-- BEGIN --

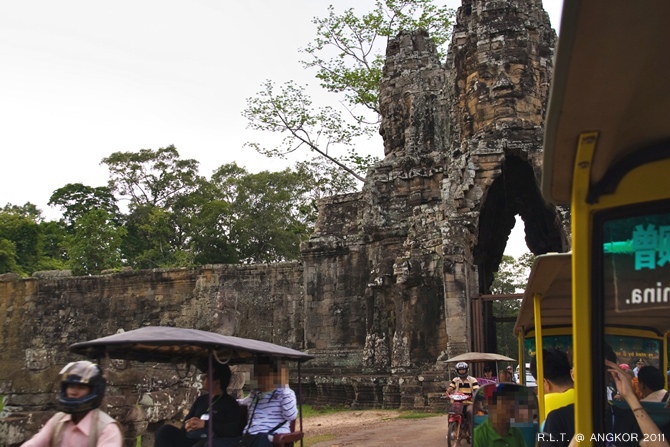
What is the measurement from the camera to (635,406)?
2502 millimetres

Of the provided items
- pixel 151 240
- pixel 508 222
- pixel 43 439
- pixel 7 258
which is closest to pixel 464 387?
pixel 43 439

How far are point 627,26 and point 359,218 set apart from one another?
758 inches

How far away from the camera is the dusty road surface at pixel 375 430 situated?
11344mm

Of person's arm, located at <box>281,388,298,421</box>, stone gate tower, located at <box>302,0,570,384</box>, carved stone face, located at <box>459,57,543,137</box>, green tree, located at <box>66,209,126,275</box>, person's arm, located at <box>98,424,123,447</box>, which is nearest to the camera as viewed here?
person's arm, located at <box>98,424,123,447</box>

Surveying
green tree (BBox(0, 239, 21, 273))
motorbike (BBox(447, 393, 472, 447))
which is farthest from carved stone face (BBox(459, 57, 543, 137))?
green tree (BBox(0, 239, 21, 273))

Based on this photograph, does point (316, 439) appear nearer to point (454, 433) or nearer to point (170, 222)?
point (454, 433)

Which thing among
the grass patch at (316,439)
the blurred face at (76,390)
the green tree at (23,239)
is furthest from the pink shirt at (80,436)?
the green tree at (23,239)

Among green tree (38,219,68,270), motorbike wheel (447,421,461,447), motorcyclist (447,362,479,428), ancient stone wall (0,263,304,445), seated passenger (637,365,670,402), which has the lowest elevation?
motorbike wheel (447,421,461,447)

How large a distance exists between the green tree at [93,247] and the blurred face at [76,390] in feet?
94.4

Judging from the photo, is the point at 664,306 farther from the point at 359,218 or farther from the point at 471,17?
the point at 359,218

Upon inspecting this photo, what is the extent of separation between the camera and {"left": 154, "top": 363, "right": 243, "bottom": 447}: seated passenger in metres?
5.43

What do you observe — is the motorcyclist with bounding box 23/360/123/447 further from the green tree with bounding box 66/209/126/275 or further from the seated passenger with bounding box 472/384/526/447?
the green tree with bounding box 66/209/126/275

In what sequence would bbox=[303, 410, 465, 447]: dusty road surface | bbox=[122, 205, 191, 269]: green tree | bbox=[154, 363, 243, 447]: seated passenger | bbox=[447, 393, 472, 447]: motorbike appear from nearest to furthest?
bbox=[154, 363, 243, 447]: seated passenger < bbox=[447, 393, 472, 447]: motorbike < bbox=[303, 410, 465, 447]: dusty road surface < bbox=[122, 205, 191, 269]: green tree

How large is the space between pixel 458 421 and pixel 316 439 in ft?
11.0
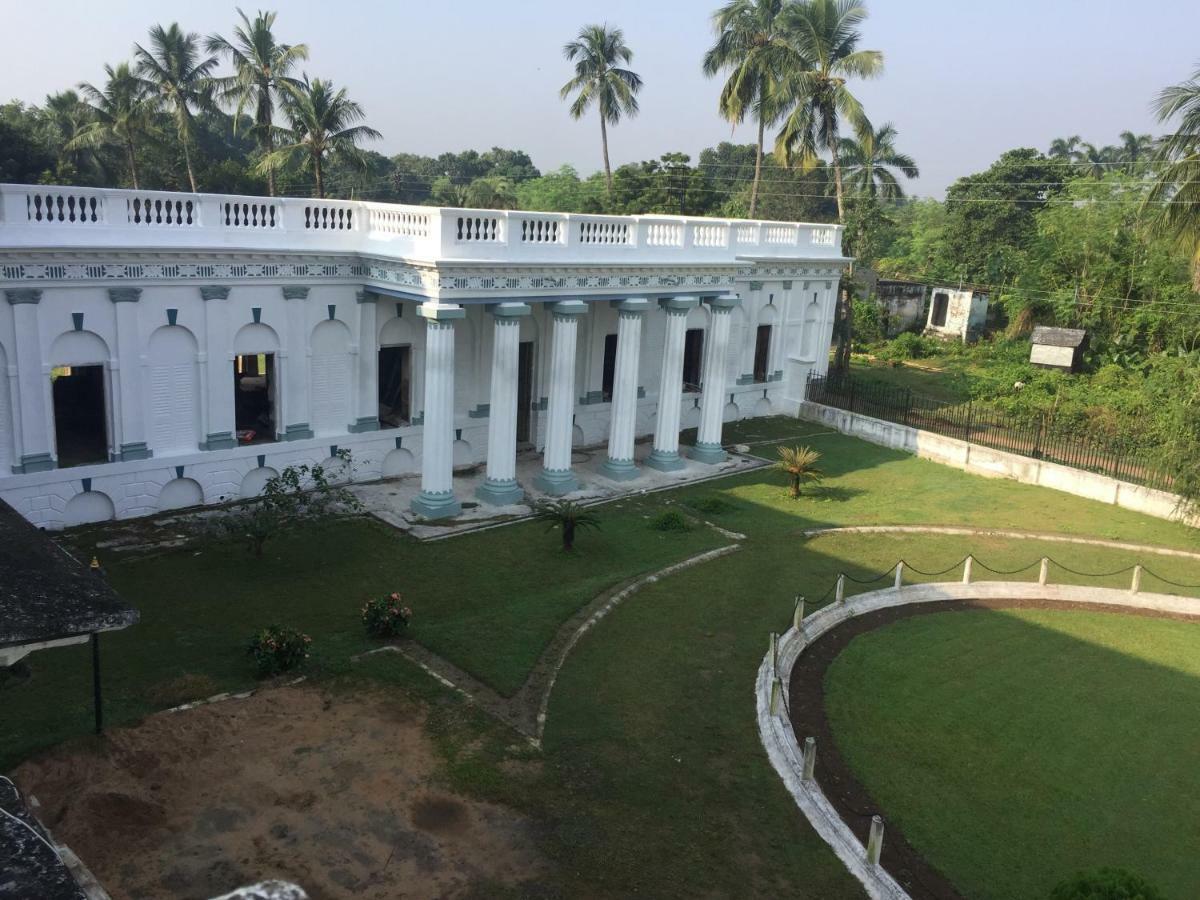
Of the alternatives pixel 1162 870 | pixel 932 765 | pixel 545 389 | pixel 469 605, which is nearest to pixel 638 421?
pixel 545 389

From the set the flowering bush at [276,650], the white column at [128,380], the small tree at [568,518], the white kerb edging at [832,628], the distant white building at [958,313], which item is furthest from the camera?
the distant white building at [958,313]

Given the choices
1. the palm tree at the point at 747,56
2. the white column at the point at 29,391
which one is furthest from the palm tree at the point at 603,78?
the white column at the point at 29,391

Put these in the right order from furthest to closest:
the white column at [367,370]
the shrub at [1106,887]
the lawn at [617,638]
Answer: the white column at [367,370] < the lawn at [617,638] < the shrub at [1106,887]

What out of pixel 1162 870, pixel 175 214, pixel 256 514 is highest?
pixel 175 214

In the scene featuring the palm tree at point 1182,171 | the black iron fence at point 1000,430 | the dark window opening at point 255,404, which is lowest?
the black iron fence at point 1000,430

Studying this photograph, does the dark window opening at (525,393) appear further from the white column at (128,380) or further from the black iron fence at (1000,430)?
the black iron fence at (1000,430)

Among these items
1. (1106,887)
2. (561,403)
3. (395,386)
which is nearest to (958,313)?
(561,403)

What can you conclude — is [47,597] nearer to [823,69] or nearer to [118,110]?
[823,69]

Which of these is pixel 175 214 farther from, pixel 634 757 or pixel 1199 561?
pixel 1199 561
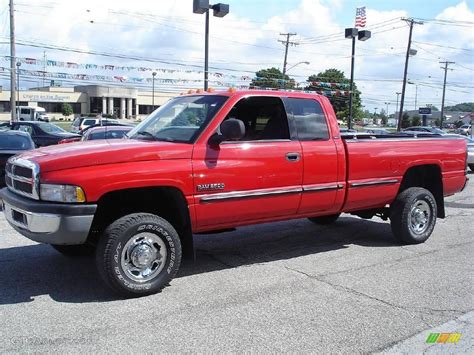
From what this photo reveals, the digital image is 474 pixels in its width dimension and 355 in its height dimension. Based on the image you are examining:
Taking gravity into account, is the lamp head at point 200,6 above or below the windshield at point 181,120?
above

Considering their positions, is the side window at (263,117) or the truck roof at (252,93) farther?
the side window at (263,117)

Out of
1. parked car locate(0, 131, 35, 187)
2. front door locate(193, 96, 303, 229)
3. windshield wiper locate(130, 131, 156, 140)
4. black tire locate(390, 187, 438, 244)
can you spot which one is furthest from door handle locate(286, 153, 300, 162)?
parked car locate(0, 131, 35, 187)

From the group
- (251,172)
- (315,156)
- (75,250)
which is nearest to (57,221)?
(75,250)

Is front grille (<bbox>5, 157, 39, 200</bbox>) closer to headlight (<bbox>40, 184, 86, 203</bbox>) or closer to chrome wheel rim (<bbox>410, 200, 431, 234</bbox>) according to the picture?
headlight (<bbox>40, 184, 86, 203</bbox>)

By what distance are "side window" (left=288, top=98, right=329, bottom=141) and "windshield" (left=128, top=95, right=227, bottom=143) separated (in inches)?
36.3

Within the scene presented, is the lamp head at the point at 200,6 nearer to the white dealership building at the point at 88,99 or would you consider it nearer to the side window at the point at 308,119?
the side window at the point at 308,119

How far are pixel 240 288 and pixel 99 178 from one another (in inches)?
68.5

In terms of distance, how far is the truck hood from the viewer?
4680mm

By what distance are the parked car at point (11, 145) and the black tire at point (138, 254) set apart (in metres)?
6.28

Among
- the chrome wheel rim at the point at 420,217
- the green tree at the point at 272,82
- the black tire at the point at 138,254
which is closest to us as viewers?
the black tire at the point at 138,254

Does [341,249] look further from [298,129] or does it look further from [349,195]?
[298,129]

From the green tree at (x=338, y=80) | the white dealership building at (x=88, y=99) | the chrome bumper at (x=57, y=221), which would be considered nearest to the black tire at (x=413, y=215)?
the chrome bumper at (x=57, y=221)

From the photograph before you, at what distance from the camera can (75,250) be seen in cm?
607

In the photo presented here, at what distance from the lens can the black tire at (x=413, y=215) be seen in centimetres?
719
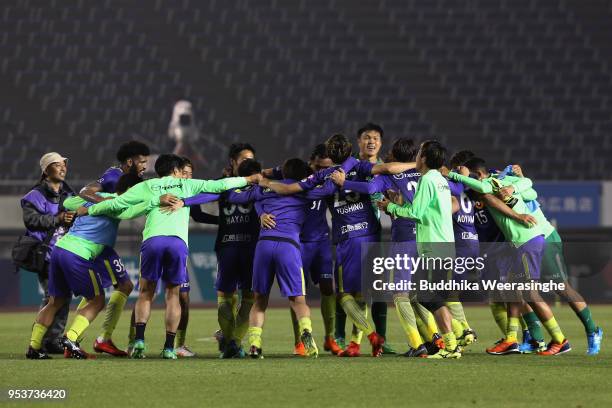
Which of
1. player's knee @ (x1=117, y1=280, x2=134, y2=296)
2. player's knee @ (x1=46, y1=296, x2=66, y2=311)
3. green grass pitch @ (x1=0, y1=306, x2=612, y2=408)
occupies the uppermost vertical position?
player's knee @ (x1=117, y1=280, x2=134, y2=296)

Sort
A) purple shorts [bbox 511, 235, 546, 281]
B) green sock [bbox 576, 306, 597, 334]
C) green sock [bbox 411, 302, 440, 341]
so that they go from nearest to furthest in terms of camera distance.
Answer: green sock [bbox 411, 302, 440, 341] < green sock [bbox 576, 306, 597, 334] < purple shorts [bbox 511, 235, 546, 281]

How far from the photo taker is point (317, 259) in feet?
36.2

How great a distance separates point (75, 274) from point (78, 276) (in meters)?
0.03

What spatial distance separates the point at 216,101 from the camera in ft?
89.0

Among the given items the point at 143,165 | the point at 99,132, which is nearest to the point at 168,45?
the point at 99,132

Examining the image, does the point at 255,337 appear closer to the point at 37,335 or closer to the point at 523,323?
the point at 37,335

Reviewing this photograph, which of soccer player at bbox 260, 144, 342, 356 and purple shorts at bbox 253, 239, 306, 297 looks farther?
soccer player at bbox 260, 144, 342, 356

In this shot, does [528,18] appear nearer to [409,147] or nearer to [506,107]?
[506,107]

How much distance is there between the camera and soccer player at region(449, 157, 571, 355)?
1058 centimetres

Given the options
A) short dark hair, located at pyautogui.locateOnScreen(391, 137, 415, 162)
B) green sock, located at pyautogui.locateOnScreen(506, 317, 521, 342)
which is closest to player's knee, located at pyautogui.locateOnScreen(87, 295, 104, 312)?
short dark hair, located at pyautogui.locateOnScreen(391, 137, 415, 162)

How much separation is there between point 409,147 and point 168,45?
18.5 meters

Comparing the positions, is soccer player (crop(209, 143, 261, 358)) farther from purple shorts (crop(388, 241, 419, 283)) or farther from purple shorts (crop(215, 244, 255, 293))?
purple shorts (crop(388, 241, 419, 283))

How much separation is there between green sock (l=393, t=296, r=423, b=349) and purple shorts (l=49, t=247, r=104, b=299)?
8.69 ft

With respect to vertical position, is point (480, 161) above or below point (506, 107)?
below
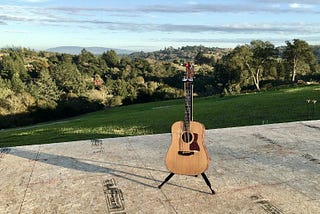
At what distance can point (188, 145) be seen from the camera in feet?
14.8

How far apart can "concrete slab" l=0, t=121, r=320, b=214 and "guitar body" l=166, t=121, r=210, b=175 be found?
30 centimetres

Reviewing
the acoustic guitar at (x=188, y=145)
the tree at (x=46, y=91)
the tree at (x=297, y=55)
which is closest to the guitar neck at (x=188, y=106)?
the acoustic guitar at (x=188, y=145)

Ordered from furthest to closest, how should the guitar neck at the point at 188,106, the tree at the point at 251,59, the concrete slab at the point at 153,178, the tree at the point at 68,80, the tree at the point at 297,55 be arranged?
the tree at the point at 68,80, the tree at the point at 297,55, the tree at the point at 251,59, the guitar neck at the point at 188,106, the concrete slab at the point at 153,178

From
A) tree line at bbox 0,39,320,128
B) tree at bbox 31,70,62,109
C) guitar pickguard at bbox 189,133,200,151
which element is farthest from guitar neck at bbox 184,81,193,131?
tree at bbox 31,70,62,109

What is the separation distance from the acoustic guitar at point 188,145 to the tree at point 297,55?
3543 cm

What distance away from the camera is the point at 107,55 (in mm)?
89125

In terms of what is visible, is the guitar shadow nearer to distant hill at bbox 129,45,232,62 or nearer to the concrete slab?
the concrete slab

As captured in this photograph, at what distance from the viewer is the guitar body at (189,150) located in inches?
177

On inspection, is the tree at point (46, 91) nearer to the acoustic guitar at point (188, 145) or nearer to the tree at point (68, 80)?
the tree at point (68, 80)

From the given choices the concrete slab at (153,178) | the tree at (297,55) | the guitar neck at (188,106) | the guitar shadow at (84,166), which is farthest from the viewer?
the tree at (297,55)

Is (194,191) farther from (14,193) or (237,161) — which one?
(14,193)

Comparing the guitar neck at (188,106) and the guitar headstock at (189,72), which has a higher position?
the guitar headstock at (189,72)

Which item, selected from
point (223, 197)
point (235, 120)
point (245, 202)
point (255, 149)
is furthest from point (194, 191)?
point (235, 120)

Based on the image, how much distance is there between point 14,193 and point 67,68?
2117 inches
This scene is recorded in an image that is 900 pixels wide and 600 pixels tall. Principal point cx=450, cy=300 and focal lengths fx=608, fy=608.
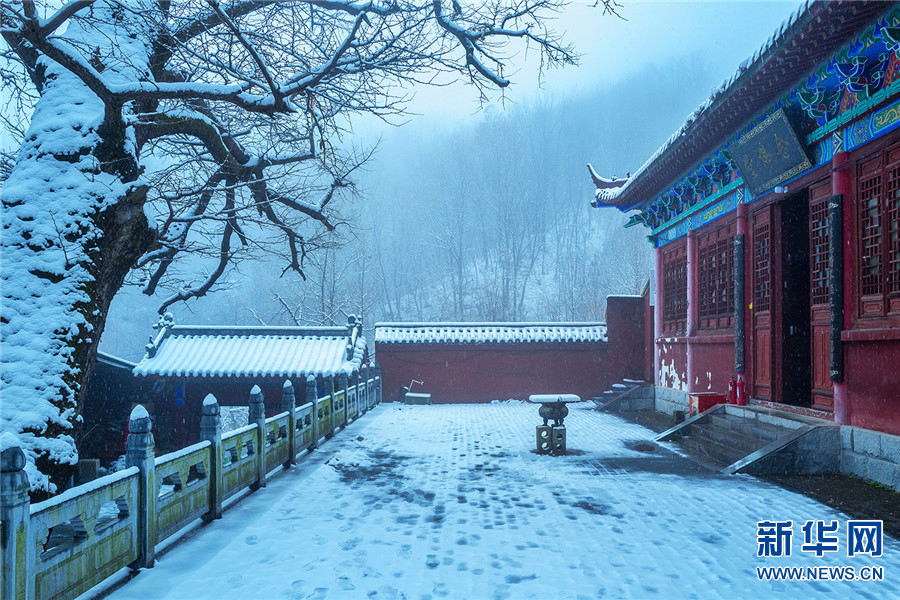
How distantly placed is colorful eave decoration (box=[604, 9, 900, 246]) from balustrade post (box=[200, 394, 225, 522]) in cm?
614

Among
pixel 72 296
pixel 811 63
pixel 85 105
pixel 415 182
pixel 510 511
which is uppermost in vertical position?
pixel 415 182

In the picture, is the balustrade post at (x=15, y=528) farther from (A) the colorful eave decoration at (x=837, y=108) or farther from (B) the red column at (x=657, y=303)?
(B) the red column at (x=657, y=303)

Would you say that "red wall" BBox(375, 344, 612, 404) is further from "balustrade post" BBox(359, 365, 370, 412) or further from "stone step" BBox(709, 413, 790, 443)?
"stone step" BBox(709, 413, 790, 443)

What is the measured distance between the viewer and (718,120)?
752 cm

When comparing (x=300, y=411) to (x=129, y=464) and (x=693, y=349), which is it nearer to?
(x=129, y=464)

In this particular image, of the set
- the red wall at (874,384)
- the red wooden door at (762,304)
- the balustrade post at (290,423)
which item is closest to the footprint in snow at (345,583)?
the balustrade post at (290,423)

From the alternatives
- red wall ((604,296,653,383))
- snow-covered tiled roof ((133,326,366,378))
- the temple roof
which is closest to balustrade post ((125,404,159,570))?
the temple roof

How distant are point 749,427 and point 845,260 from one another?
230cm

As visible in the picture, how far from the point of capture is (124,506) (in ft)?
11.8

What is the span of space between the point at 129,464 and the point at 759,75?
21.3 ft

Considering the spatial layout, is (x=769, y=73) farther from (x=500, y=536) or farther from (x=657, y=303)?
(x=657, y=303)

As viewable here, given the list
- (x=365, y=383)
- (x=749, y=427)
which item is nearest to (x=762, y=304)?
(x=749, y=427)

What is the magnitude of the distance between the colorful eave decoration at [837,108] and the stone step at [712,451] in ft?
10.8

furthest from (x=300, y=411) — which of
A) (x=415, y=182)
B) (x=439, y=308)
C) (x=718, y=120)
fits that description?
(x=415, y=182)
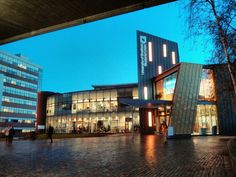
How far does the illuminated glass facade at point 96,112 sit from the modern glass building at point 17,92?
43651 mm

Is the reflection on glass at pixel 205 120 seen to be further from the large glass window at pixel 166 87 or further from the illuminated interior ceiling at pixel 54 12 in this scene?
the illuminated interior ceiling at pixel 54 12

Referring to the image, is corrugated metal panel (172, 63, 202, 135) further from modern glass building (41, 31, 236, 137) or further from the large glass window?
the large glass window

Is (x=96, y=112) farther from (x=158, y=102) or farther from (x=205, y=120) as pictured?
(x=205, y=120)

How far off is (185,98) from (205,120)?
19.9 feet

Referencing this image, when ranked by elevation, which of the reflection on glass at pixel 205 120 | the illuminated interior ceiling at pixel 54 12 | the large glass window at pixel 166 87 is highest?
the large glass window at pixel 166 87

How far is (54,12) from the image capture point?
6500mm

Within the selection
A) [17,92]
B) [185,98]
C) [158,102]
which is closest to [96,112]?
[158,102]

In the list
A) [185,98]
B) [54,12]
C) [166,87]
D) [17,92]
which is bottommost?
[185,98]

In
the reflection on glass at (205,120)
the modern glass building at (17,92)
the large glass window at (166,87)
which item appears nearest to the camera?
the reflection on glass at (205,120)

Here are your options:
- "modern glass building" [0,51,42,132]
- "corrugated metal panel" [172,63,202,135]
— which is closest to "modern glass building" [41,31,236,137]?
"corrugated metal panel" [172,63,202,135]

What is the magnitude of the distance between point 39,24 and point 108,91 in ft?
146

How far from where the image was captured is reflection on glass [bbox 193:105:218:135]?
105 feet

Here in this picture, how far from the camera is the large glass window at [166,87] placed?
32281 millimetres

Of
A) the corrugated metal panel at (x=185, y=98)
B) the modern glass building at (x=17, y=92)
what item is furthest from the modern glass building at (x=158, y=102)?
the modern glass building at (x=17, y=92)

-- END --

Job:
Rewrite the lines beginning with the line that contains "How much distance is there between the" and ending with the line that contains "18.5 meters", swapping "soccer player" for "football player" and leaving everything else unchanged.

Exercise response:
How much distance is there between the camera and football player at region(449, 157, 571, 355)?
1058 centimetres

Given the options
A) short dark hair, located at pyautogui.locateOnScreen(391, 137, 415, 162)
B) green sock, located at pyautogui.locateOnScreen(506, 317, 521, 342)
which is closest to player's knee, located at pyautogui.locateOnScreen(87, 295, 104, 312)?
short dark hair, located at pyautogui.locateOnScreen(391, 137, 415, 162)

How much separation is there between point 409,147 and point 168,45?
18.5 meters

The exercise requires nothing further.